● **ASSIGNED TASK**
Look for the word "common" in the entries and copy every line where it shows up.

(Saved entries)

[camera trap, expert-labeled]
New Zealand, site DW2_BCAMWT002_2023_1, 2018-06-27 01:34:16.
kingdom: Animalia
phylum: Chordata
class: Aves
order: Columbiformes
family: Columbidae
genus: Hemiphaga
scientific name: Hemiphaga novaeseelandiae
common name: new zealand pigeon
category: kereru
---
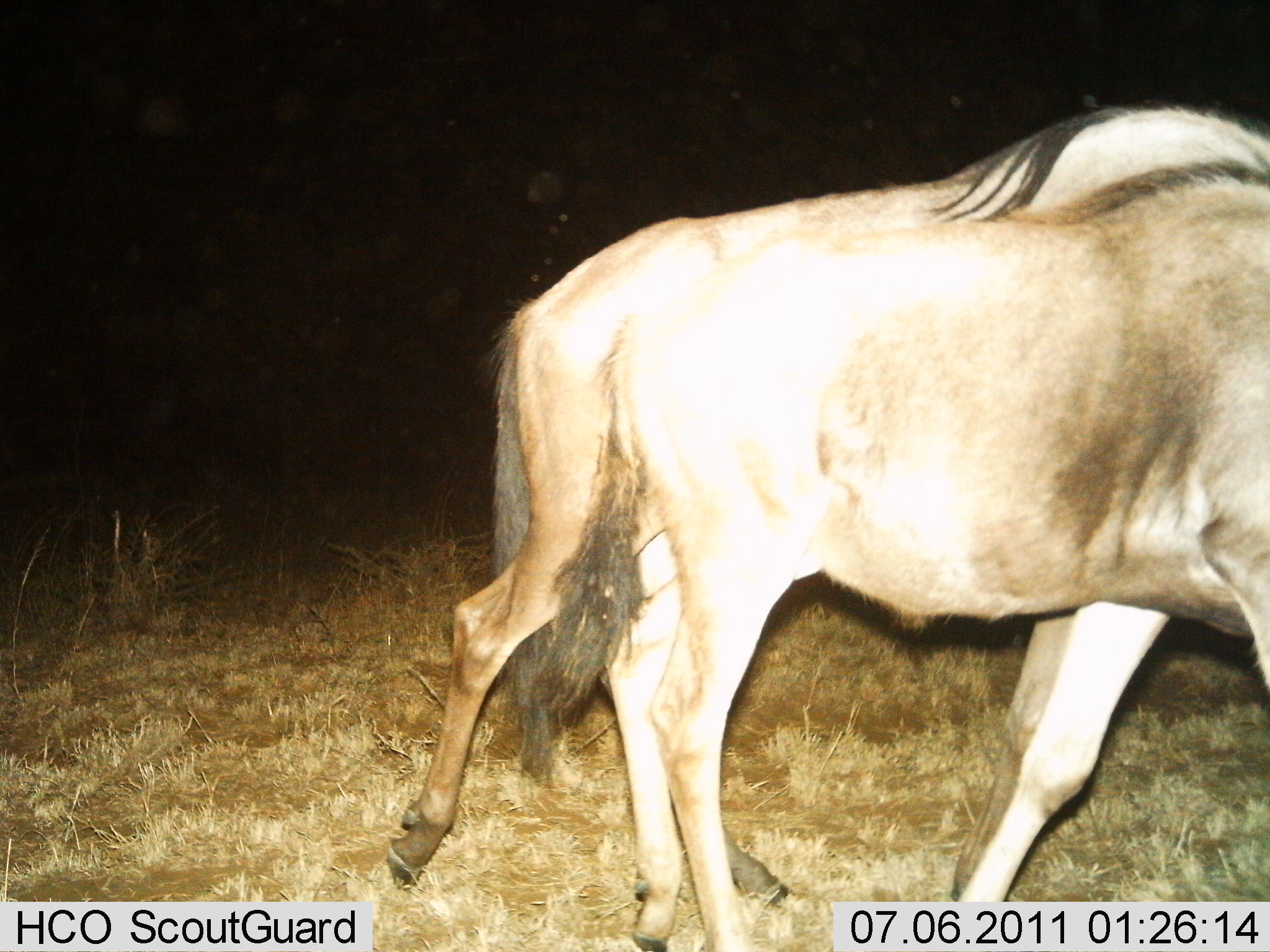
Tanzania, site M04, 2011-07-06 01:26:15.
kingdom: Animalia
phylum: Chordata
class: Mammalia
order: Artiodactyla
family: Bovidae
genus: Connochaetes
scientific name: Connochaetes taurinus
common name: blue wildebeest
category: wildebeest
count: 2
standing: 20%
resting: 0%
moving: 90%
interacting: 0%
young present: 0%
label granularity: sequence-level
--
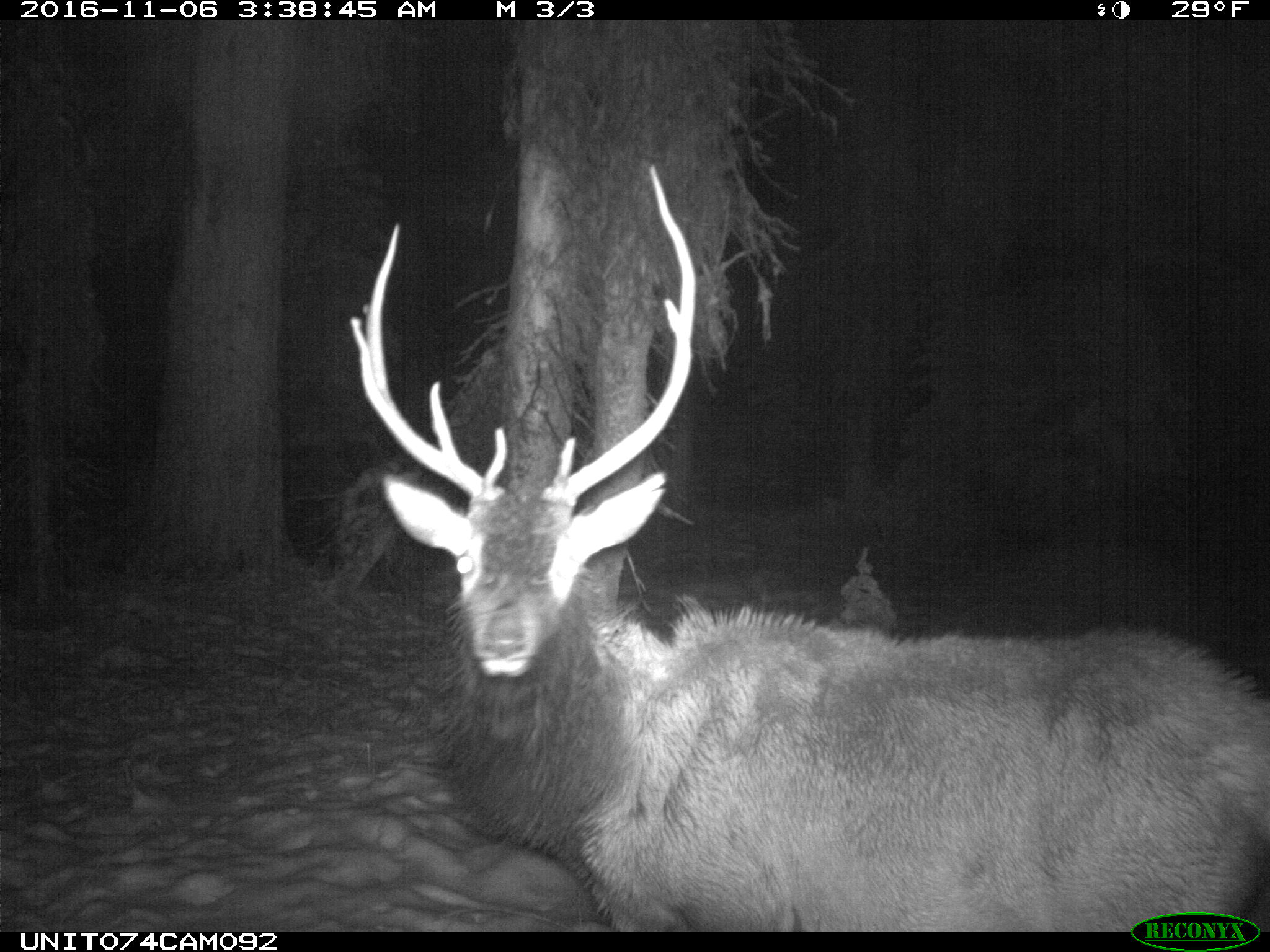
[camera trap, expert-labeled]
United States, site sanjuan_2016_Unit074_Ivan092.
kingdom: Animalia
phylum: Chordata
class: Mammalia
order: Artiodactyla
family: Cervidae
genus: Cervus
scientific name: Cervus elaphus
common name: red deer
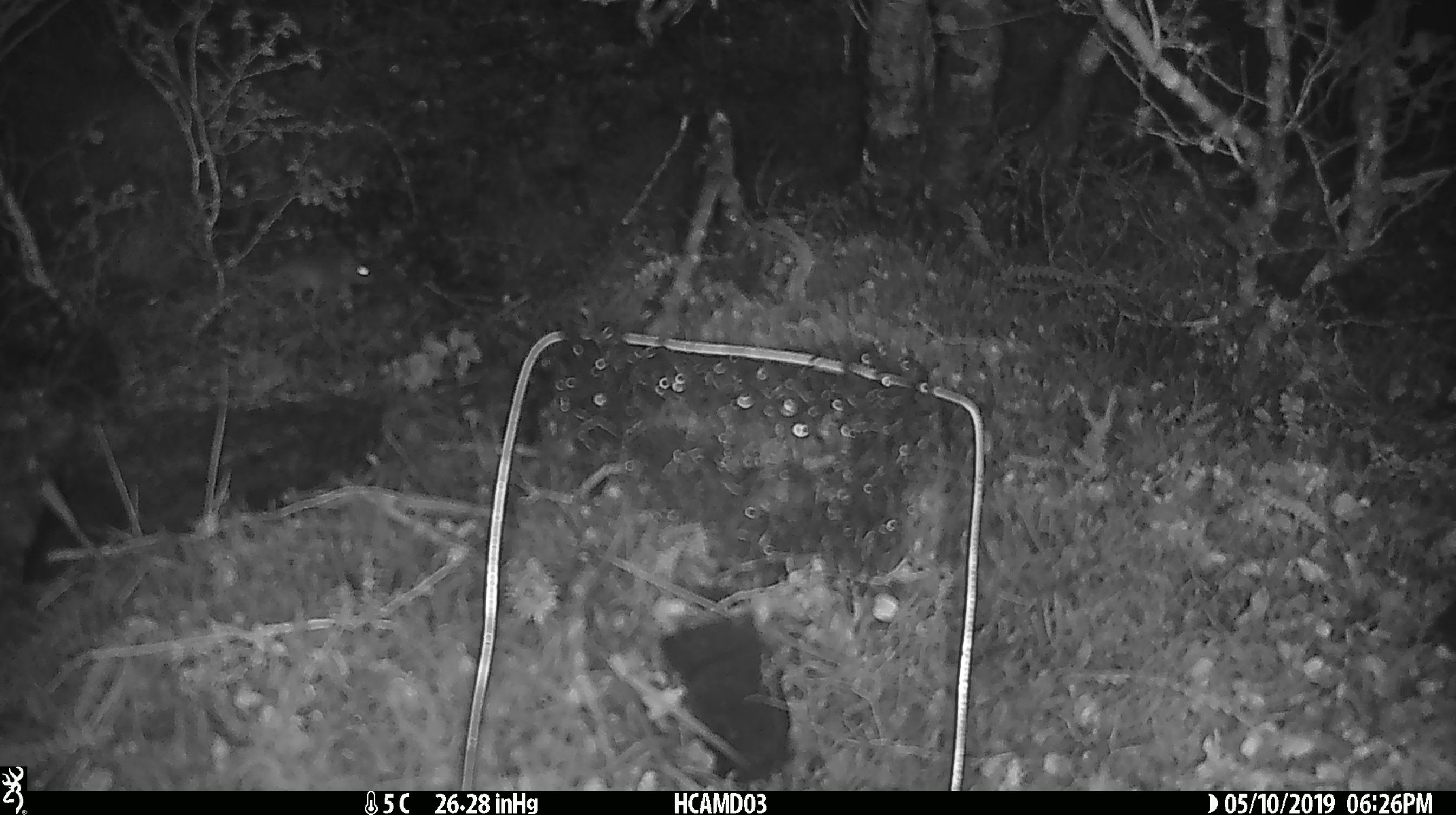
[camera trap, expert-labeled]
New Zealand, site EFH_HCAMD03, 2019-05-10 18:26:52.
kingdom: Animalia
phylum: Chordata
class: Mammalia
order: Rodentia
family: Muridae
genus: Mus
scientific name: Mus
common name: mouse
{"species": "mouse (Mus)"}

● **RESPONSE TO THE EXERCISE**
common name: new zealand pigeon
common name: blue wildebeest
common name: red deer
common name: mouse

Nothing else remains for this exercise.